Extract provided =
In certain embodiments, the cleaved end 12 may be formed generally perpendicular to an axis A of the optical fiber 10. In certain embodiments, the cleaved end 12 may be formed at a cleaving angle α from perpendicular to the axis A. In embodiments with the cleaved end 12 formed at the cleaving angle α, the cleaved end 12 may be abutted with another cleaved end 12 to form a mechanical splice joint. In certain embodiments, the mechanical splice joint may be finished without polishing of the cleaved ends 12. In certain embodiments, the mechanical splice joint may be finished without fusing (i.e., melting together) the cleaved ends 12.

As illustrated at FIG. 1, the fixture 40 may be spaced from the clamp 80 by a distance L_C. In certain embodiments, the distance L_C may range from about 40 millimeters to about 50 millimeters. The selection of the distance L_C, in part, determines the degree of twisting of the optical fiber 10 per unit length. For example, with the distance L_C set to 50 millimeters and a twist angle β of the optical fiber 10 between the fixture 40 and the clamp 80 of 10 degrees, the amount of twist per unit length of the optical fiber 10 may be 3/L_C=10 degrees/0.05 meter=200 degrees per meter of optical fiber length. The degree of twisting of the optical fiber 10 per unit length is thus reduced by increasing the distance L_C and/or by reducing the twist angle β of the optical fiber 10 between the fixture 40 and the clamp 80. In certain embodiments, the cleave tool 60 may depend upon the fixture 40 and/or the clamp 80 to support the optical fiber 10 for proper operation. Thus, the distance L_C cannot be arbitrarily increased, in certain embodiments. Furthermore, increasing the distance L_C may increase an overall size of the cleaving mechanism 20. In certain embodiments and especially in portable embodiments, an increase in the overall size of the cleaving mechanism 20 is undesired. As will be explained in detail below, reducing the twist angle β of the optical fiber 10 between the fixture 40 and the clamp 80 may be achieved by the improved clamp 80, according to the principles of the present disclosure.

As mentioned in the references EP 1 853 953 and U.S. Pat. No. 7,805,045, other operations and/or components may be included in the cleaving of the optical fiber 10. For example, the optical fiber 10 may be scored by a scoring member before the cleave tool 60 is actuated. In certain embodiments, the scoring member includes a diamond blade. The scoring member may depend upon the fixture 40 and/or the clamp 80 to support the optical fiber 10 for proper operation. Thus, the distance L_C cannot be arbitrarily increased, in certain embodiments.

Turning now to FIGS. 4 and 5, a schematic representation of a prior art clamping mechanism 180 is illustrated. The prior art clamping mechanism 180 includes a joint 182 with a clearance 184. In certain prior art clamping mechanisms 180, the joint 182 may be a translating joint. In other prior art clamping mechanisms 180, the joint 182 may be a rotational joint. As the joint 182 includes the clearance 184, a clamping portion 186 of the prior art clamping mechanism 180 may undergo movement M as loading across the joint 182 shifts the clearance 184. As the stripped end portion 16s of the optical fiber 10 is very small in diameter (e.g., 125 μm), even a very small movement of the clamping portion 186 may result in a rotation of a portion of the optical fiber 10 that is clamped by the prior art clamping mechanism 180.

Extracted records =
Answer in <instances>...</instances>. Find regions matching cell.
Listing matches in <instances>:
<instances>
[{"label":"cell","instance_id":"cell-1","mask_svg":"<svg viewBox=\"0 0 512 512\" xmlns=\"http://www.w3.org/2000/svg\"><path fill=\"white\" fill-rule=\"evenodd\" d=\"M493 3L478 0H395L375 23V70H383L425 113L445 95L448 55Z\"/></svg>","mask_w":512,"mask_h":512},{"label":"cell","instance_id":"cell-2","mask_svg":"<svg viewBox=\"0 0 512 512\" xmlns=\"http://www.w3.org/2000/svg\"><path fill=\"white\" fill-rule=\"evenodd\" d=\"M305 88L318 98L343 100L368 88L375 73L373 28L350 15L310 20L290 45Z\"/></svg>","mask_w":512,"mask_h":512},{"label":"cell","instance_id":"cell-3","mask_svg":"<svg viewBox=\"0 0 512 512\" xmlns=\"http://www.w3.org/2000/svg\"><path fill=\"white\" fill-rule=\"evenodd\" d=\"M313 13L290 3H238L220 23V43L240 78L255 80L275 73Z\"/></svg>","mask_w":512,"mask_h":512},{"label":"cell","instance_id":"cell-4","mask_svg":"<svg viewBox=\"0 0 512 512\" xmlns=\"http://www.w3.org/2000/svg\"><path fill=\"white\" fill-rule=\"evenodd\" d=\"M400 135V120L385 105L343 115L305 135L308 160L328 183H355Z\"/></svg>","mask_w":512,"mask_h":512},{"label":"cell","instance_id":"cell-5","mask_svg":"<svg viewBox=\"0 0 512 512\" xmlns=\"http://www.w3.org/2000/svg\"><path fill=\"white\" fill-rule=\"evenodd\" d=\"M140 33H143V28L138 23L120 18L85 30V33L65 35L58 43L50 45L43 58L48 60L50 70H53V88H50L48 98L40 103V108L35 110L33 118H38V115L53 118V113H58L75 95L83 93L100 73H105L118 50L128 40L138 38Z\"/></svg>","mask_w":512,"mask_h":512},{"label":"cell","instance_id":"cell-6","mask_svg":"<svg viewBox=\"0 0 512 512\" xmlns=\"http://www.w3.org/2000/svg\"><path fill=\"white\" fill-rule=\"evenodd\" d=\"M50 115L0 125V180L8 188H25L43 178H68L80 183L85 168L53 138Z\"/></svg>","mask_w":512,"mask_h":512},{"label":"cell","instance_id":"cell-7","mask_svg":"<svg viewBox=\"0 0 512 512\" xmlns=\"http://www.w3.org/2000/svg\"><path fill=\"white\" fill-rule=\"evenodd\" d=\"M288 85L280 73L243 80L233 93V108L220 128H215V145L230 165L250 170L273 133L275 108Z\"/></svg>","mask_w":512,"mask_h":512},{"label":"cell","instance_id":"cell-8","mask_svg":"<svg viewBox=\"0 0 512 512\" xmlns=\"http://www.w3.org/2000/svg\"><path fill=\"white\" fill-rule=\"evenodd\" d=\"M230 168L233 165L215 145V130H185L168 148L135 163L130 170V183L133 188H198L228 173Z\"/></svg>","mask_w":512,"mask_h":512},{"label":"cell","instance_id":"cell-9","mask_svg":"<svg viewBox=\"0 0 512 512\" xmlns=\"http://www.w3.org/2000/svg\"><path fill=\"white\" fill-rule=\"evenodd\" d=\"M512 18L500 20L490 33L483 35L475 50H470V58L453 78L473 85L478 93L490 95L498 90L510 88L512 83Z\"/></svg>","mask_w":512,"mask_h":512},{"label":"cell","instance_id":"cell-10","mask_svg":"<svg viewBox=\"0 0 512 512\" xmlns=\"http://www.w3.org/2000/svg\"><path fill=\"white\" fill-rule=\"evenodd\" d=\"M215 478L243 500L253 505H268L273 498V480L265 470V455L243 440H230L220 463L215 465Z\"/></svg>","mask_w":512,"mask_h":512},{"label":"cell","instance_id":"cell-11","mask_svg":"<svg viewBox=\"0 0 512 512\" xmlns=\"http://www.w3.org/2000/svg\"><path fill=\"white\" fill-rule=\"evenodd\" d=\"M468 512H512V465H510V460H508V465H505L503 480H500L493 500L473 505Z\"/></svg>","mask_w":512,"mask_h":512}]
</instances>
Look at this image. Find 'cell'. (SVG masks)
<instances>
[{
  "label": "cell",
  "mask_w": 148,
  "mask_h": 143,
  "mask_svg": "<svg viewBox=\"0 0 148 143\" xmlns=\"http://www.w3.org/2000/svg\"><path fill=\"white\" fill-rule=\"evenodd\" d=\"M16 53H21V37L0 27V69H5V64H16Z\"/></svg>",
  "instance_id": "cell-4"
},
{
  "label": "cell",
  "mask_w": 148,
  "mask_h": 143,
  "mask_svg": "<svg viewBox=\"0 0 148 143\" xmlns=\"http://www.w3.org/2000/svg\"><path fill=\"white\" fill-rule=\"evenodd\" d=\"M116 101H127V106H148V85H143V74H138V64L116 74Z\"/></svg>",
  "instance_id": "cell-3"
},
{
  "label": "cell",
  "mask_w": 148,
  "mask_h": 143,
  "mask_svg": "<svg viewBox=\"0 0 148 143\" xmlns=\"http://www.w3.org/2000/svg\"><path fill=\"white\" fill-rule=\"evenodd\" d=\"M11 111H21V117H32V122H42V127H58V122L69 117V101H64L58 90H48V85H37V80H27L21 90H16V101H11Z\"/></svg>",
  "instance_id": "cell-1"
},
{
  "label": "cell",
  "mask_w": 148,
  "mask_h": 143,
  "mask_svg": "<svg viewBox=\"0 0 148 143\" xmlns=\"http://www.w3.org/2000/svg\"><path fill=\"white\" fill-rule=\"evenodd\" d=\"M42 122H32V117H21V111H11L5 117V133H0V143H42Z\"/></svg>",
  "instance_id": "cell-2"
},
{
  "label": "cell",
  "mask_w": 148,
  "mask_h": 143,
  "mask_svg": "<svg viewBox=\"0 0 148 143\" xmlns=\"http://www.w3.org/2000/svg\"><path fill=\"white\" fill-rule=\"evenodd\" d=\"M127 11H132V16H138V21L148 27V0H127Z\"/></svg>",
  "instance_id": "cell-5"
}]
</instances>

Tasks to complete =
1) In the fiber cleaving text, list the numbered parts of the prior art clamping mechanism 180 shown in FIGS. 4 and 5, each with its reference numeral.
2) Duplicate a span of the fiber cleaving text verbatim. Begin at the words "Turning now to" and stop after "clamping mechanism 180.".
3) Write the next part of the fiber cleaving text, picking up after its final sentence.

Answers provided =
1)
joint 182
clearance 184
clamping portion 186

2)
Turning now to FIGS. 4 and 5, a schematic representation of a prior art clamping mechanism 180 is illustrated. The prior art clamping mechanism 180 includes a joint 182 with a clearance 184. In certain prior art clamping mechanisms 180, the joint 182 may be a translating joint. In other prior art clamping mechanisms 180, the joint 182 may be a rotational joint. As the joint 182 includes the clearance 184, a clamping portion 186 of the prior art clamping mechanism 180 may undergo movement M as loading across the joint 182 shifts the clearance 184. As the stripped end portion 16s of the optical fiber 10 is very small in diameter (e.g., 125 μm), even a very small movement of the clamping portion 186 may result in a rotation of a portion of the optical fiber 10 that is clamped by the prior art clamping mechanism 180.

3)
As illustrated at FIG. 5, the rotation of the portion of the optical fiber 10 that is clamped by the prior art clamping mechanism 180 results in the twist angle β. The prior art clamping mechanism 180 may impart substantial axial twisting of the optical fiber 10 when it is being clamped by the prior art clamping mechanism 180. For example, if the movement M results in a displacement of 0.1 millimeter tangent to the 125 μm diameter optical fiber 10, the twist angle β can be calculated as follows. A circumference of the 125 μm diameter optical fiber 10 is 0.125 mm×π=0.3927 millimeter. The tangential displacement of 0.1 millimeter is thus 0.1/0.3927=25.46% of the circumference. Thus, the twist angle β is 25.46%×360 degrees=91.67 degrees. With the distance L_C set to 50 millimeters and the twist angle β of the optical fiber 10 between the fixture 40 and the clamp 180 of 91.67 degrees, the amount of twist per unit length of the optical fiber 10 may be β/L_C=91.67 degrees/0.05 meter=1,833 degrees per meter of optical fiber length.

As depicted at FIGS. 4 and 5, the clearance 184 results in a looseness of the clamping portion 186 with respect to a clamping surface 188 of the prior art clamping mechanism 180. As the optical fiber 10 is cylindrically shaped, it provides a rolling surface 11 that accommodates the movement M. Upon a clamping force F_C being generated between the clamping portion 186 and the clamping surface 188, instability may occur due, at least in part, to the clearance 184, the compressive clamping force F_C, and the rolling surface 11. As illustrated at FIG. 5, equilibrium of the clearance 184, the compressive clamping force F_C, and the rolling surface 11 may be achieved by the movement M which causes portions of the clearance 184 to close, the clamping portion 186 to shift, the rolling surface 11 to roll, and thereby the twist angle β to occur. Therefore, when the rolling surface 11 of the optical fiber 10 rolls, twisting of the optical fiber 10 is induced by the clamping portion 186 and the clamping surface 188.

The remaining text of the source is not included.